[Start of Attachment]

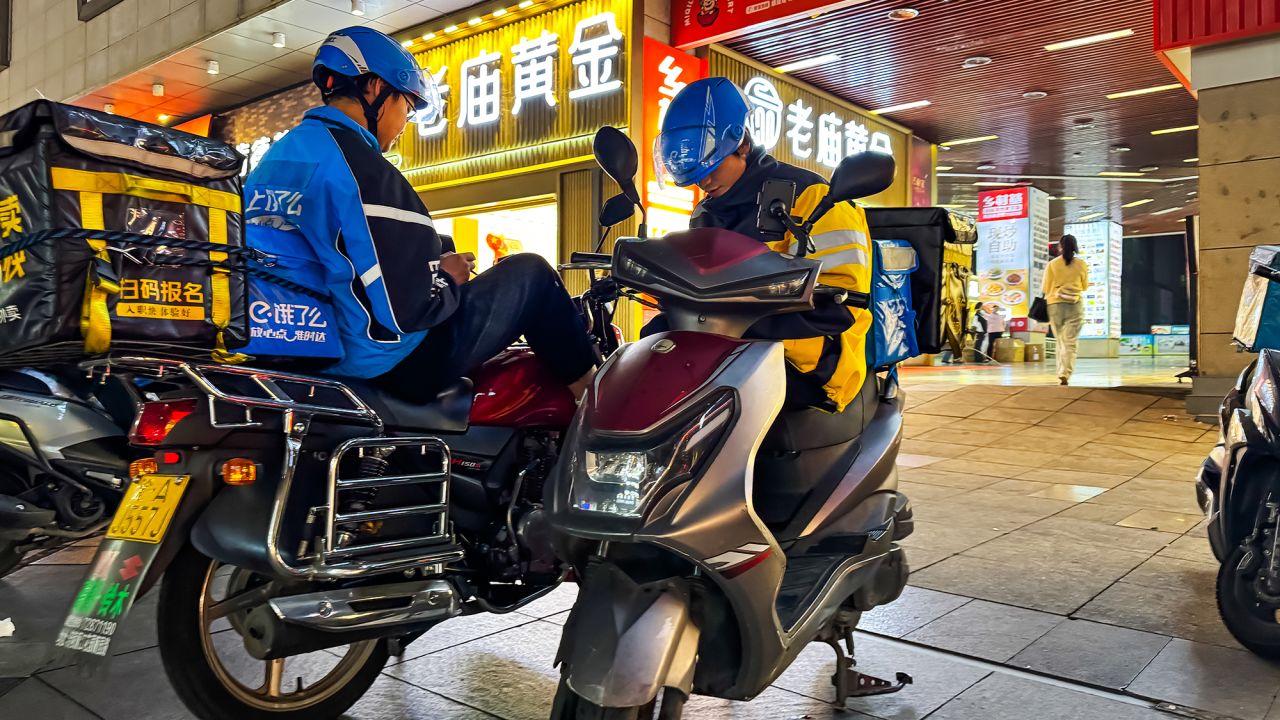 Two food delivery riders from different companies wait on their scooters for their next orders on October 7, 2024 in Chongqing, China.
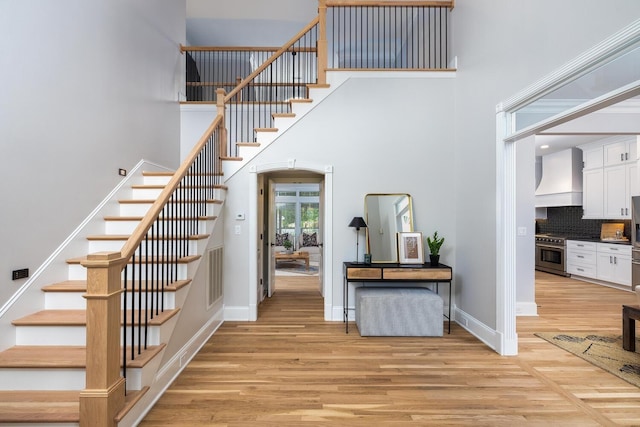 stairs featuring visible vents, a towering ceiling, baseboards, and wood finished floors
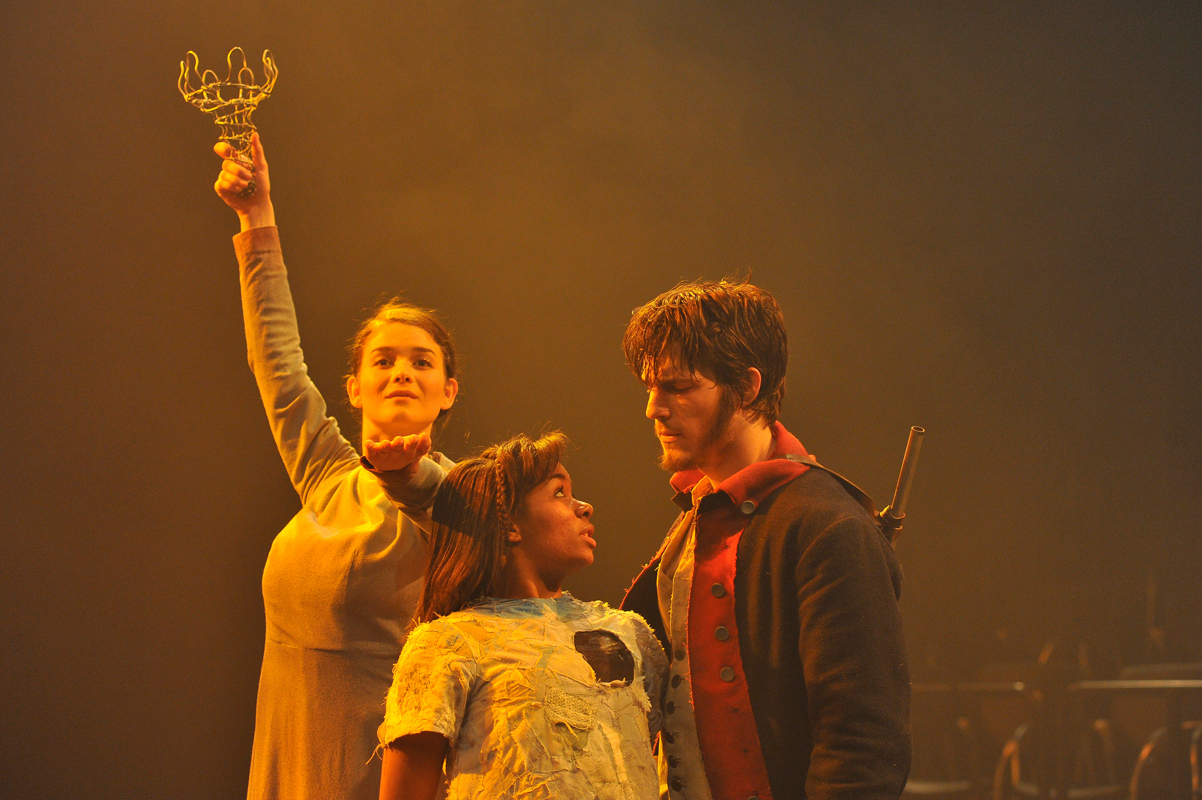 In _The Last Page: A Nuclear Folktale_, Soldier (David Patterson) befriends Little Girl (Alexis Floyd) and the pair go searching for the crown of Statue (Olivia Brown). (credit: Courtesy of Louis Stein)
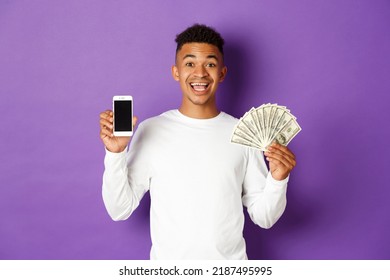 Portrait Of Cheerful African-american Man, Showing Mobile Phone Screen And Money, Standing Against Purple Background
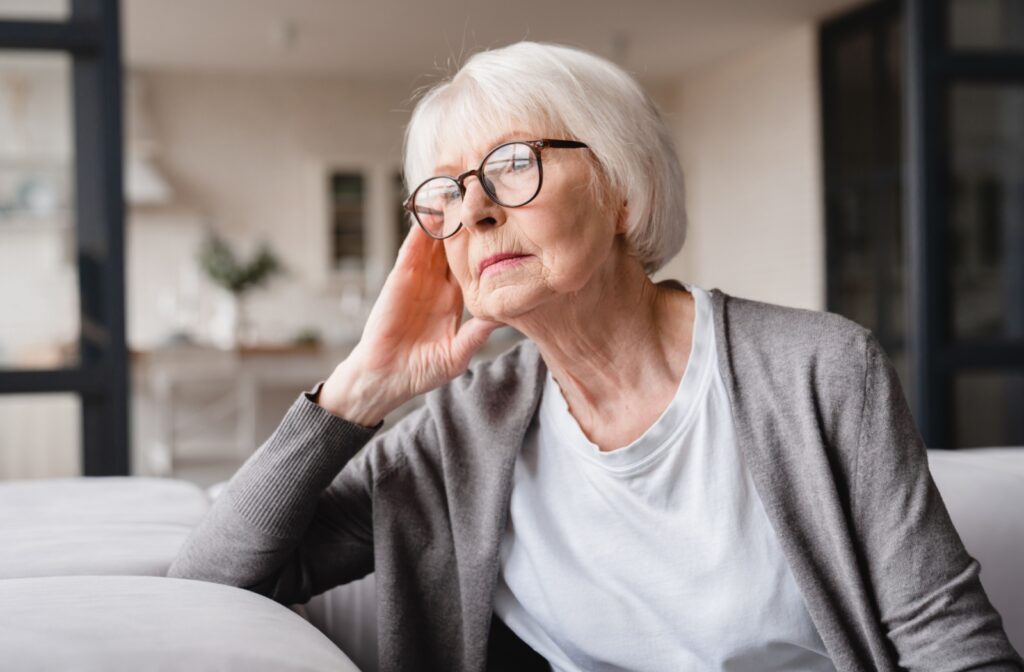 A senior woman with dementia staring out the window.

[End of Attachment]

## WORK INSTRUCTIONS
For the data above, return an exact copy that contains no pictures.

## RESULT OF THIS TASK
 Two food delivery riders from different companies wait on their scooters for their next orders on October 7, 2024 in Chongqing, China.
 stairs featuring visible vents, a towering ceiling, baseboards, and wood finished floors
 In _The Last Page: A Nuclear Folktale_, Soldier (David Patterson) befriends Little Girl (Alexis Floyd) and the pair go searching for the crown of Statue (Olivia Brown). (credit: Courtesy of Louis Stein)
 Portrait Of Cheerful African-american Man, Showing Mobile Phone Screen And Money, Standing Against Purple Background
 A senior woman with dementia staring out the window.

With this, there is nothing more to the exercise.